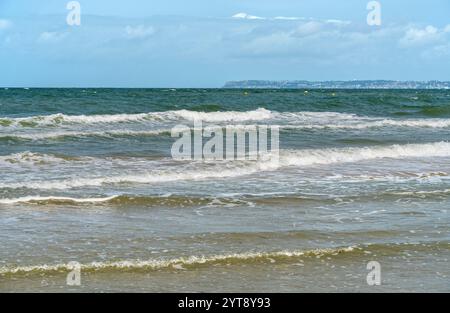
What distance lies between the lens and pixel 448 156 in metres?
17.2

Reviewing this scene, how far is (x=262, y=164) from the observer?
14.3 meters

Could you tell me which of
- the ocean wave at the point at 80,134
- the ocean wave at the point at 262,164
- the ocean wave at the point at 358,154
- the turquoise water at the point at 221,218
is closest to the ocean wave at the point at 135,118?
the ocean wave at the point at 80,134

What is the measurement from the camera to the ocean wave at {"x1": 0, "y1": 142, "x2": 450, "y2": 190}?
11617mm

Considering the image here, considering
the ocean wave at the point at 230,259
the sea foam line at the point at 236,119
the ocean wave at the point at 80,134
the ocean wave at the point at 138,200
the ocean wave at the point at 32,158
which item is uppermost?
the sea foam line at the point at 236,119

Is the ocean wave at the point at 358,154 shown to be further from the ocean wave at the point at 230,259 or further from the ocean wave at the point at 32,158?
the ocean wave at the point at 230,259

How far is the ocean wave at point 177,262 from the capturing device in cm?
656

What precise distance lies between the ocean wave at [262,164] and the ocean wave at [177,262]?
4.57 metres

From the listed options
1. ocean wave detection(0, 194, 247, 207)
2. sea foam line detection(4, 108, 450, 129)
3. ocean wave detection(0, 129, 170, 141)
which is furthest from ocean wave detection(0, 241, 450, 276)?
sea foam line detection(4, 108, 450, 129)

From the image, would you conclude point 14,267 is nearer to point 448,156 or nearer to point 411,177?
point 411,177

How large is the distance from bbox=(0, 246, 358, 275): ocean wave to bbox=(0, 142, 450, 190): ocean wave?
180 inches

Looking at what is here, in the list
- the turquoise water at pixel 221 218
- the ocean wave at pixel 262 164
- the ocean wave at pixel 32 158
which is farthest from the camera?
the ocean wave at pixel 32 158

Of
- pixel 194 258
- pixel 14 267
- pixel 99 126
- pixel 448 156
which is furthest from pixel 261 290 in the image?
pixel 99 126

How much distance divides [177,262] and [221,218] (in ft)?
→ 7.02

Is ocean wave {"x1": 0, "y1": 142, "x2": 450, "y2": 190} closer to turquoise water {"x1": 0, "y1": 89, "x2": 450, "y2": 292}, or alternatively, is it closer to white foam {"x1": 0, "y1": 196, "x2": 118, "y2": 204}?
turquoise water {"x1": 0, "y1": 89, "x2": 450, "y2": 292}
====
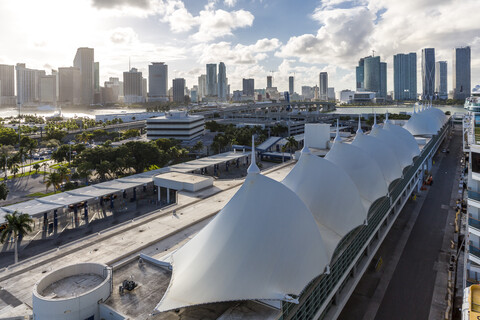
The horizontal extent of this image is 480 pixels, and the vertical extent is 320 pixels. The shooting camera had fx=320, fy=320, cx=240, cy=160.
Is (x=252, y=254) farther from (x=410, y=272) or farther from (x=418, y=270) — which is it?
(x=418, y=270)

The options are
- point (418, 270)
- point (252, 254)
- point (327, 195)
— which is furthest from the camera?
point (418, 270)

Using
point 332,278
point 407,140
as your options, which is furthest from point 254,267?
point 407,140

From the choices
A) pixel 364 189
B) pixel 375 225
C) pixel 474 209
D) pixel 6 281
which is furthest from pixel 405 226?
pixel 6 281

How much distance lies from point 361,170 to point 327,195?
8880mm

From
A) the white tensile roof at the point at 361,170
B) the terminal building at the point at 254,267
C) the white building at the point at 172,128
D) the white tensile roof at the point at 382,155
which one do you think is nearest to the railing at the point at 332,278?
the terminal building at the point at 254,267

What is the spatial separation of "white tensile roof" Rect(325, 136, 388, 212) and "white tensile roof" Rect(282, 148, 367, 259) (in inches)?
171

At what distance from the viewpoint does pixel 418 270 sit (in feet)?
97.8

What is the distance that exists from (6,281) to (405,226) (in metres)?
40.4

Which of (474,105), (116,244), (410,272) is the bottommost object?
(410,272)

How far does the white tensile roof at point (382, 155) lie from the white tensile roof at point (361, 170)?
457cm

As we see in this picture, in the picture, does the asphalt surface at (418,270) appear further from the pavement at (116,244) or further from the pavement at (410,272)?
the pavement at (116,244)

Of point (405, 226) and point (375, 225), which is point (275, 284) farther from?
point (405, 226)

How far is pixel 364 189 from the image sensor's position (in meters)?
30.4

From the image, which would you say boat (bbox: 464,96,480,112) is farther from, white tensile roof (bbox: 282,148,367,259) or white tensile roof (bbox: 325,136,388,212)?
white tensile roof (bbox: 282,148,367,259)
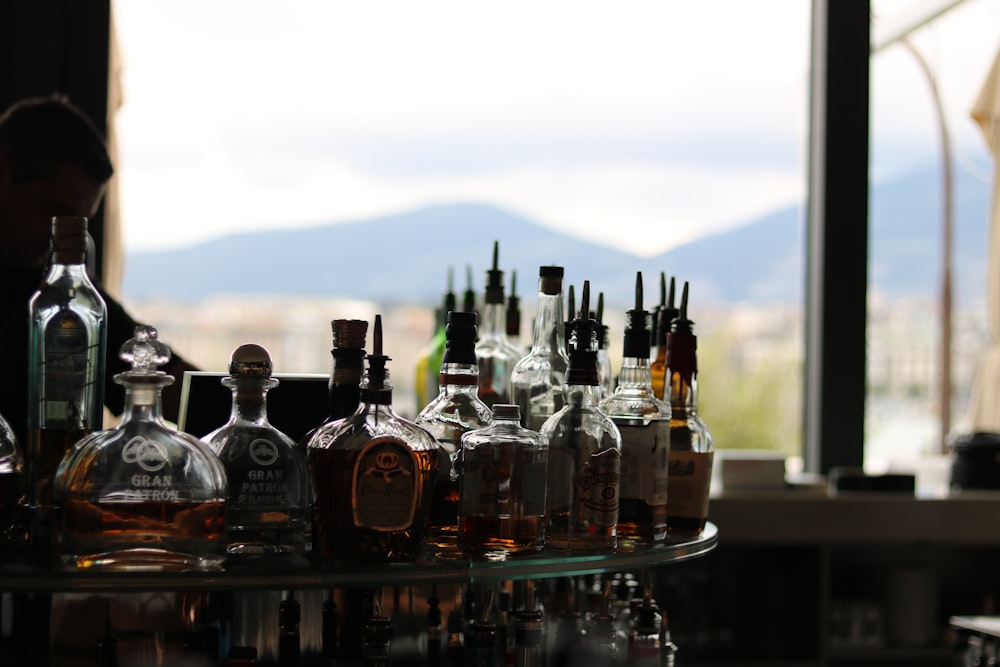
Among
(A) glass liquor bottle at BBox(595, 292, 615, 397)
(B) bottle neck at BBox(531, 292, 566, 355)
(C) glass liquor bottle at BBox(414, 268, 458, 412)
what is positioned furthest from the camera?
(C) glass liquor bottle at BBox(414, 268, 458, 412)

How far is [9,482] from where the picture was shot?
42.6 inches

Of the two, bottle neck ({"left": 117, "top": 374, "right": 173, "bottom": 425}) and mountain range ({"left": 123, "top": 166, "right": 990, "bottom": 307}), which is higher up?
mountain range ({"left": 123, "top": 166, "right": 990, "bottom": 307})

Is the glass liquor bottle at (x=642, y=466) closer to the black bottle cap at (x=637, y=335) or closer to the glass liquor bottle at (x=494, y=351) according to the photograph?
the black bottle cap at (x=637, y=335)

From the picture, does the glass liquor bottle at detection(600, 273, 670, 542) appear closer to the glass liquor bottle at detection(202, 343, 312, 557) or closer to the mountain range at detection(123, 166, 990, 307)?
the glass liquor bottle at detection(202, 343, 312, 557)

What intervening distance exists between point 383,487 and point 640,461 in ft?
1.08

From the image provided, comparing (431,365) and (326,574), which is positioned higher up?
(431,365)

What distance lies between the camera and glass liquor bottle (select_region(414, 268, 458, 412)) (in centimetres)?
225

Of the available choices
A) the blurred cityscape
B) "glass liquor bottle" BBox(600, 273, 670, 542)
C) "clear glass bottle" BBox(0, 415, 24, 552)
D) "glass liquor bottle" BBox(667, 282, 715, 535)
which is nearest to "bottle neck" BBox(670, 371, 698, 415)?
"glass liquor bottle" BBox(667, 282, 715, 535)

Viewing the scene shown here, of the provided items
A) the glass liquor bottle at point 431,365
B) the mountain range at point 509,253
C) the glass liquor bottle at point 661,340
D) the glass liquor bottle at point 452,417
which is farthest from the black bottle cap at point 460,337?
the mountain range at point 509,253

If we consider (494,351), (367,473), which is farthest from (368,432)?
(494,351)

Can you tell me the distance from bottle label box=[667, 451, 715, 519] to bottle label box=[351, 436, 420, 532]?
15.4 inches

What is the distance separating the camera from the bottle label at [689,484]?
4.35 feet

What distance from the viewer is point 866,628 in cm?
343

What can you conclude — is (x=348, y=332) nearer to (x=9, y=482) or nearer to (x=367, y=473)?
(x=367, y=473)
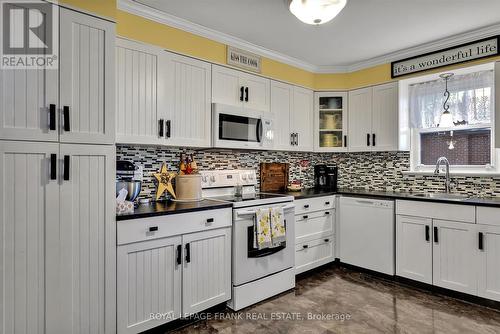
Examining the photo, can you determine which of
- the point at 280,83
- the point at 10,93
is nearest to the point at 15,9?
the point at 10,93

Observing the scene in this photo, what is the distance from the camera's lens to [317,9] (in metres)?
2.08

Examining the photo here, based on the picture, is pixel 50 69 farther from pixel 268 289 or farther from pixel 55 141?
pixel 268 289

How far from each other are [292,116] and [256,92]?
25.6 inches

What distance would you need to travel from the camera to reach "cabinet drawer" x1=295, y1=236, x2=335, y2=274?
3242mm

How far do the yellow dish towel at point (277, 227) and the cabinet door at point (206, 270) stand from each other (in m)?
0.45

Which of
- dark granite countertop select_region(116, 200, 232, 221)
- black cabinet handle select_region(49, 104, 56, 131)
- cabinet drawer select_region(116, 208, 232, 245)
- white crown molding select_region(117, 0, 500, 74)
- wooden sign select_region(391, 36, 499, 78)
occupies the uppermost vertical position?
====
- Your task -
Copy out the records above word for word, starting at the line with "What distance lies between the lens" and going up to and including the line with "4.57 metres".

- Finished task -
What distance lies between the lens and pixel 448 156 in metres?
17.2

Reviewing this scene, how far is (x=262, y=164) from the observer?
14.3 meters

Could you tell me which of
- the ocean wave at the point at 80,134
- the ocean wave at the point at 262,164
- the ocean wave at the point at 358,154
- the turquoise water at the point at 221,218
is closest to the ocean wave at the point at 135,118?
the ocean wave at the point at 80,134

What is the measurement from the camera to the ocean wave at {"x1": 0, "y1": 142, "x2": 450, "y2": 190}?
11617mm

Considering the image here, considering
the ocean wave at the point at 230,259
the sea foam line at the point at 236,119
the ocean wave at the point at 80,134
the ocean wave at the point at 138,200
the ocean wave at the point at 32,158
which item is uppermost?
the sea foam line at the point at 236,119

Is the ocean wave at the point at 358,154 shown to be further from the ocean wave at the point at 230,259 or further from the ocean wave at the point at 32,158?
the ocean wave at the point at 230,259

How far is the ocean wave at point 177,262 from the capturing device in cm?
656

What precise distance lies between the ocean wave at [262,164] and the ocean wave at [177,262]?
4.57 metres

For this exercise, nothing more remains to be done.